Tant v. Guess

This was a motion upon which the following order was passed January 13, 1892,

Per Curiam.

This is a motion by defendant, appellant, to suspend the appeal in this case and recommit the record to the Circuit Court to allow him to apply to the latter court for a new trial upon the ground of after-discovered evidence. Motions of this character have been frequently made in this court, some at this term ; and the court has uniformly held that before such a motion can be granted, & prima facie showing must be made by the moving party. Upon such an application to this court, two principal questions are presented, to wit: 1st. Whether there is a prima facie showing that the alleged newly or after-discovered evidence is in fact newly discovered ? 2nd. Whether a like showing had been made that the said newly discovered evidence could not, by the exercise of due diligence, have been discovered in time to be used on the trial below ?

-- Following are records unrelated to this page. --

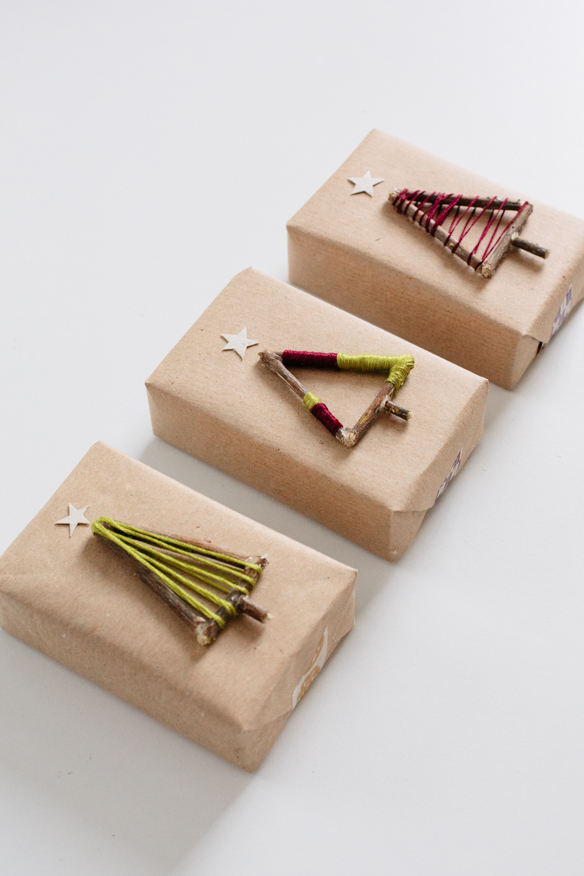 DIY Christmas tree gift toppers (via fellowfellow.com)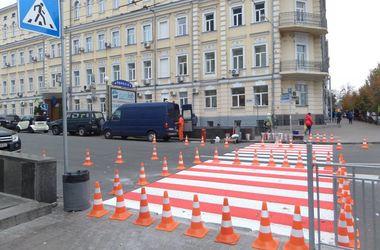 В центре Киева появился красно-белый переход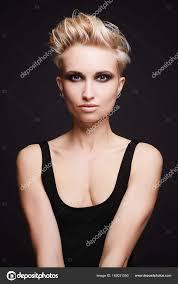 Mooie Sexy Vrouw Met Kort Haar Stockfoto Eugenepartyzan 162031550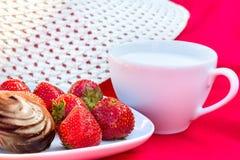Essen Sie im Garten an einem sonnigen Sommertag zu Mittag Stockfoto
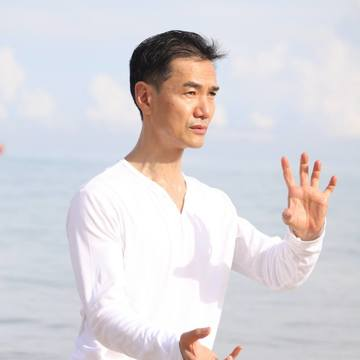 Living in the Light – Tai Chi & Chi Kung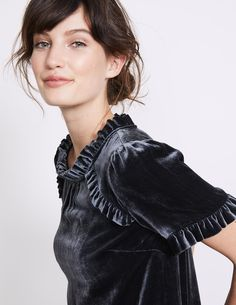 Your classic tee just got a whole lot more luxurious. In a decadent silk-blend velvet, it's full of romantic detail thanks to pretty ruffles down the front, around the neck and on the cuffs. Velvet T Shirt, Velvet Tees, Mature Fashion, Love Fashion, Womens Fashion, Velvet Fashion, Blouse Styles, Fashion Dresses, Vogue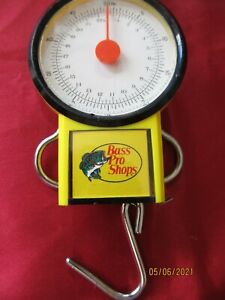 """Bass Pro brand Fish Scale, measures to 50 lbs and 38"""", Model FS-450-Y"""
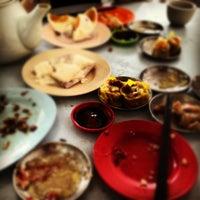 Photo taken at Kedai Kopi dan Makan Seong Kee (祥记饱饺点心茶餐室) by Raejari B. on 11/11/2012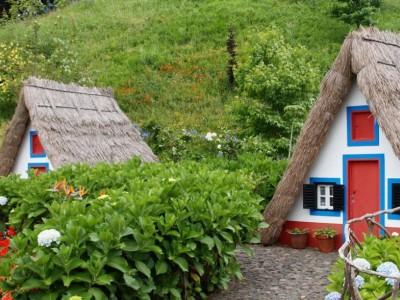 Тематический парк Мадейры и традиционные дома Сантаны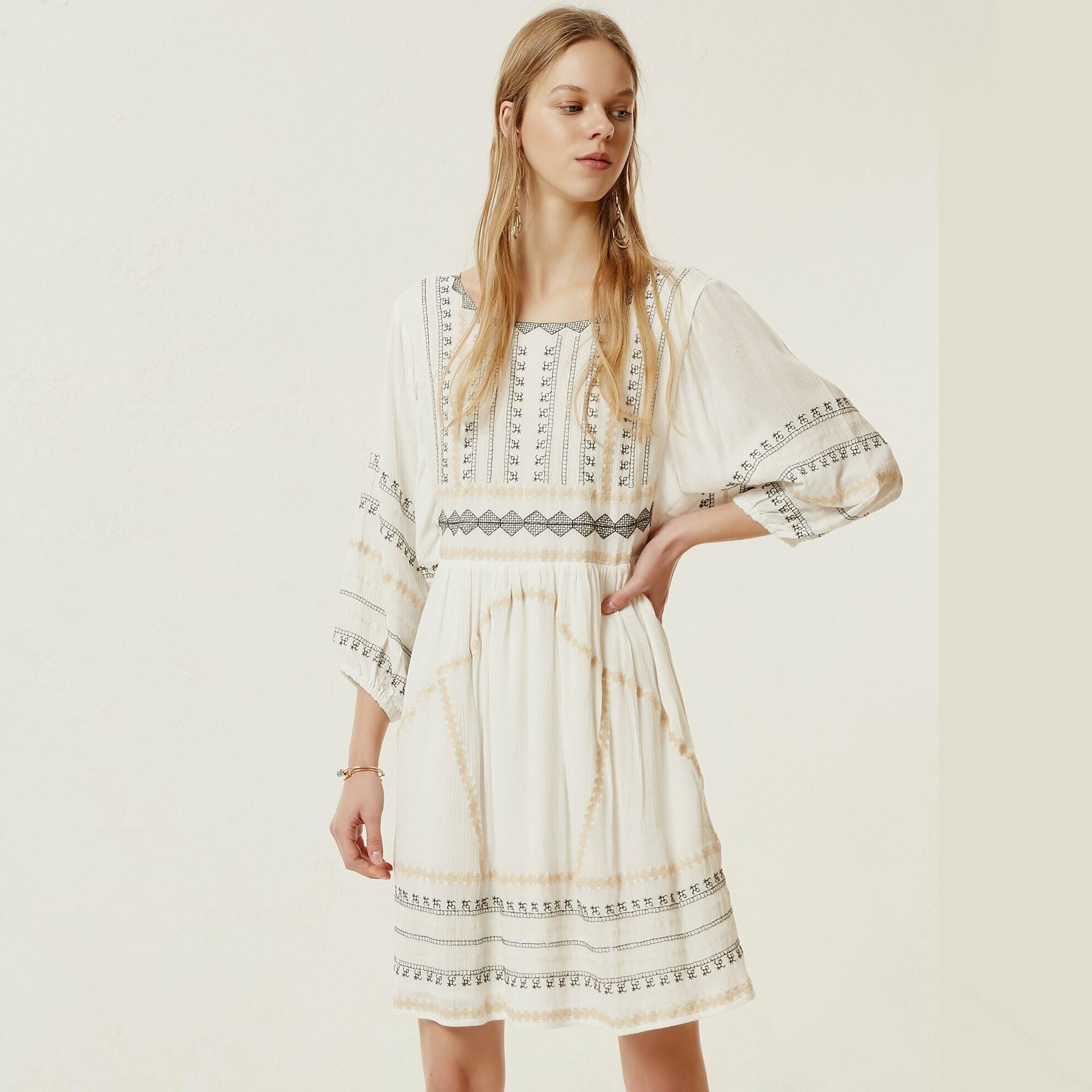 Kirik Beyaz Langärmliges Kleid Mit Verzierung  Yargici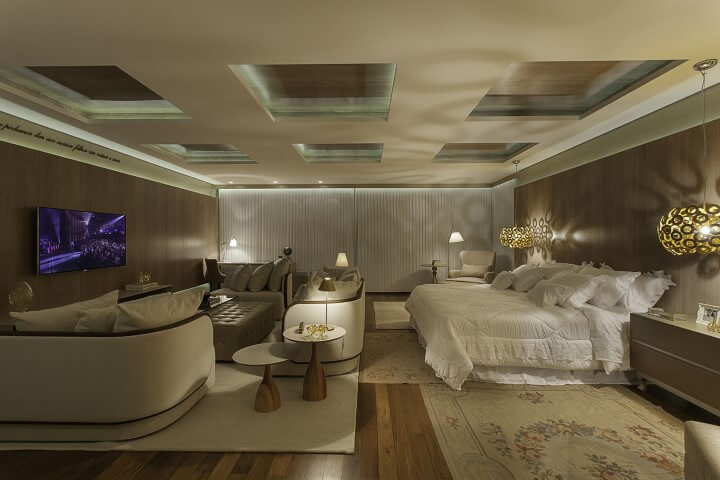 Quarto de casal com pisos que imitam madeira Projeto de Guardini Stancati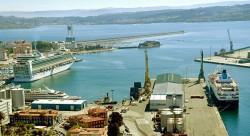 Alcoa manipula cerca de 120.000 toneladas en el puerto de A Coruña.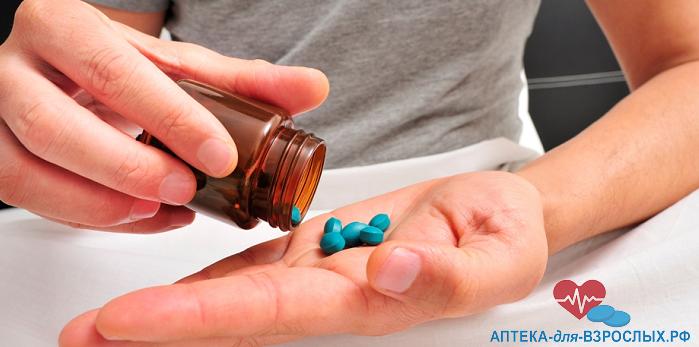 Рука с таблетками от преждевременной эякуляции
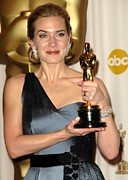 Academy Awards Oscars Prints - Kate Winslet Wearing An Yves Saint Print by Everett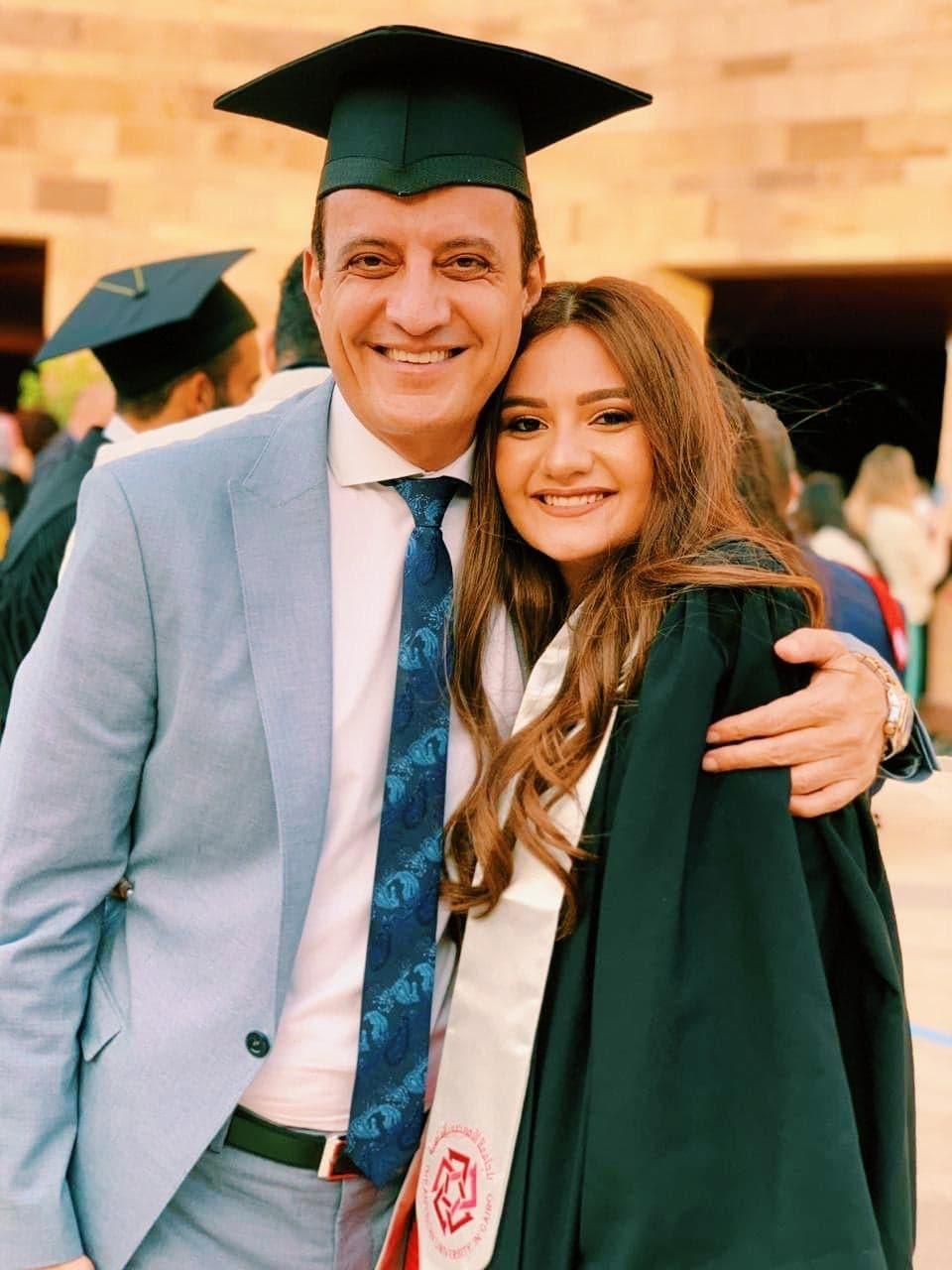 طارق علام يشهد حفل تخرج ابنته عهد (4)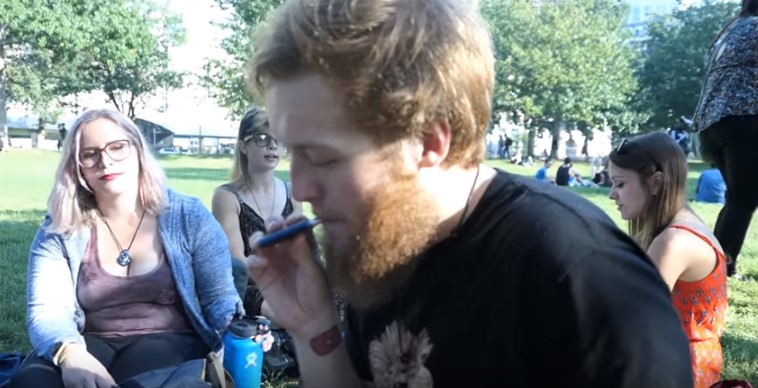 Vaping is the Best Option for a Stealth Toke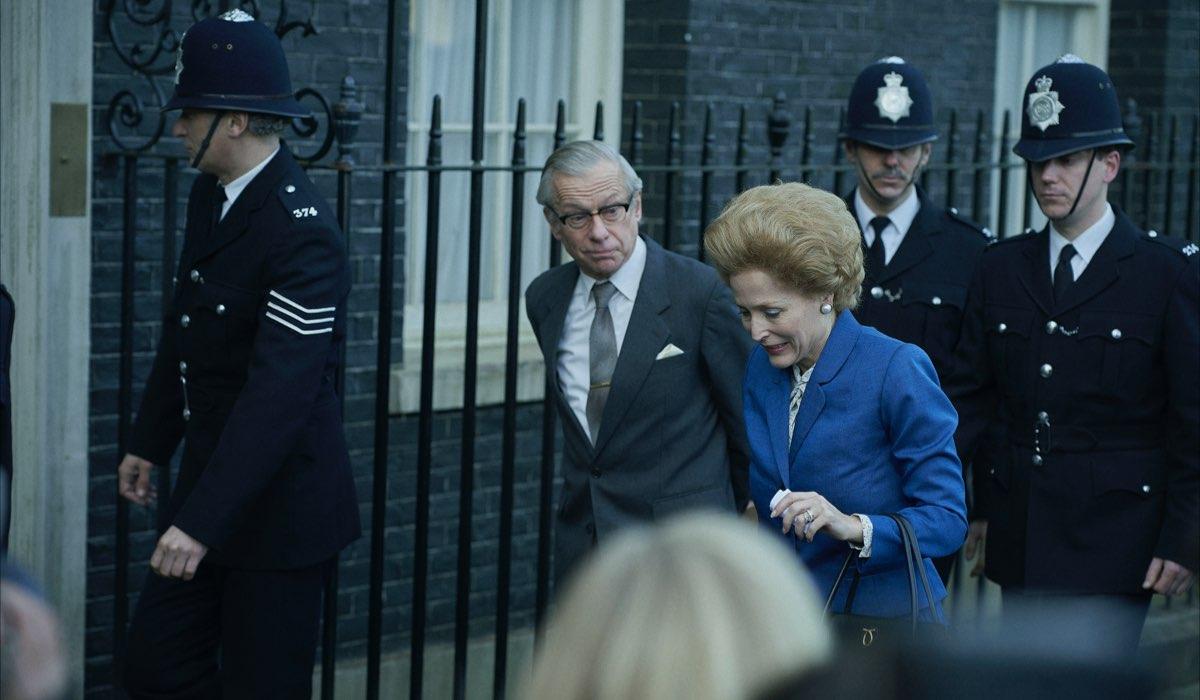 Da sinistra: Stephen Boxer (Denis Thatcher) e Gillian Anderson (Margaret Thatcher) in The Crown 4. Credits: Des Willie/Netflix.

In this application, it does not appear to the court that any showing whatever has been made. The motion is based upon the papers and proceedings in the cause and a verified statement of the account between the plaintiff and Pelzer, Rodgers & Co., as taken from the books of the latter, made by their book-keeper. The defendant should have filed his affidavit, setting forth what is required as stated above, to wit, that the alleged newly discovered evidence is newly discovered, and that he could not by the use of diligence have discovered such evidence in time for the trial of the case below. The statements and proceedings alluded to do not supersede the necessity of the affidavit. But waiving this objection, after a careful consideration of the statements made, we do not think a prima facie showing has been made. Nor do we see how the defendant could have made the necessary affidavit, and therefore it is useless to allow further time for this purpose. Besides, the respondent is entitled to no*606tice of a motion for further time, which has not been given. Motion refused.

Roht. Aldrich, for the motion. L. T. Izlar, contra. January 14, 1892.

Upon the rendition of this judgment, counsel for appellant, the moving party, asked that the court qualify the order refusing the motion to recommit the record to the Circuit Court, by adding the words without -prejudice, or words to that effect, so that he may be allowed, if he shall so desire, to renew his motion in this court hereafter.

The following ruling was made

Per Curiam.

The court, after a careful consideration of this application, decide that while the court is quite willing to accommodate counsel whenever practicable, there is really no ground for granting this application. From an inspection of the proceedings below, it appears that the appellant has had ample time to make his application. If the court consented to amend the order in this particular in this case, there is no reason why the same thing could not be claimed in every case.